● **TEXTE EXTRAIT**
Mali : Colonel Assimi Goïta, président de la Transition : «J’ai pris l’option de privilégier l’appropriation nationale du processus de paix»

Publié le 02 janvier
Source : l'Essor

 Dans son discours à la nation à l’occasion du Nouvel an 2024, le colonel Assimi Goita a dévoilé une nouvelle stratégie dans la recherche de la paix, en donnant ses chances à un dialogue direct inter-malien, piloté par un comité dont le rapport est attendu en février prochain. Par ailleurs, le chef de l’État est revenu sur les réformes engagées par le gouvernement en vue de l’amélioration de la gouvernance et du développement économique et social.

Au cours de l’année 2024, a-t-il assuré, la lutte contre les groupes armés terroristes et les efforts en direction du retour à l’ordre constitutionnel se poursuivront. Texte intégral

Maliennes, Maliens,

Mes chers compatriotes,

Hôtes du Mali,

Je suis particulièrement heureux de m’adresser à vous ce soir, par la grâce d’Allah, à l’entame de la nouvelle année. La traditionnelle présentation des vœux de Nouvel An nous offre l’occasion de faire le point de l’année écoulée pour mieux nous projeter dans la nouvelle année.

Je voudrais tout d’abord, en cette circonstance, exprimer ma compassion à l’endroit de toutes les Maliennes et de tous les Maliens, affectés par les difficultés du moment. Ma pensée va également à l’endroit de nos forces de défense et de sécurité engagées dans la défense opérationnelle du territoire.

Mes chers compatriotes,

L’année 2023 aura été une année de grands défis pour les autorités de la Transition totalement dédiées à la mise en œuvre des recommandations des Assises nationales de la Refondation.

Les réformes sont en cours dans tous les domaines, particulièrement dans les secteurs de la justice, la santé, l’économie et les mines.

Le secteur minier, porteur de grandes opportunités de développement, a été doté d’un nouveau code et d’une loi sur le contenu local. Il ouvre la voie à d’énormes opportunités de développement endogène et à d’importantes ressources budgétaires.

Mes chers compatriotes,

L’État a renforcé l’amélioration de la gouvernance et accéléré l’appui aux entreprises publiques. Il a également poursuivi l’appui au monde rural à travers les subventions sur les intrants et l’aide aux producteurs de coton sinistrés.

L’État a soutenu le financement du secteur privé en fournissant un appui conséquent au fonds de garantie du secteur privé à plus de 100 milliards de Fcfa.

Dans le même temps, le gouvernement a poursuivi ses actions dans différents domaines en vue d’améliorer les conditions de vie de la population et les indicateurs macroéconomiques sont bien orientés malgré les effets de la crise multidimensionnelle.

Les investissements importants sont aussi engagés dans les domaines de la santé et de l’éducation par la construction d’infrastructures, l’acquisition d’équipements et le renforcement des capacités.

L’étude prospective du Mali 2063 avec un phasage décennal a été lancée, afin de doter notre pays d’une orientation et d’une vision claires pour son avenir.

● **TÂCHES À RÉALISER**
[1] Imprimez tel quel le passage du discours de Nouvel An 2024 situé entre « L’État a soutenu » et « pour son avenir. », ces deux bornes incluses.
[2] D'après le discours de Nouvel An 2024, de quoi le secteur minier a-t-il été doté ?

● **CONTENU DES DONNÉES**

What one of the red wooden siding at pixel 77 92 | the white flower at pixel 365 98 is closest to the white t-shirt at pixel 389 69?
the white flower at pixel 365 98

● **EXERCICE CORRIGÉ**
[1]
L’État a soutenu le financement du secteur privé en fournissant un appui conséquent au fonds de garantie du secteur privé à plus de 100 milliards de Fcfa.

Dans le même temps, le gouvernement a poursuivi ses actions dans différents domaines en vue d’améliorer les conditions de vie de la population et les indicateurs macroéconomiques sont bien orientés malgré les effets de la crise multidimensionnelle.

Les investissements importants sont aussi engagés dans les domaines de la santé et de l’éducation par la construction d’infrastructures, l’acquisition d’équipements et le renforcement des capacités.

L’étude prospective du Mali 2063 avec un phasage décennal a été lancée, afin de doter notre pays d’une orientation et d’une vision claires pour son avenir.

[2] Il a été doté d'un nouveau code et d'une loi sur le contenu local.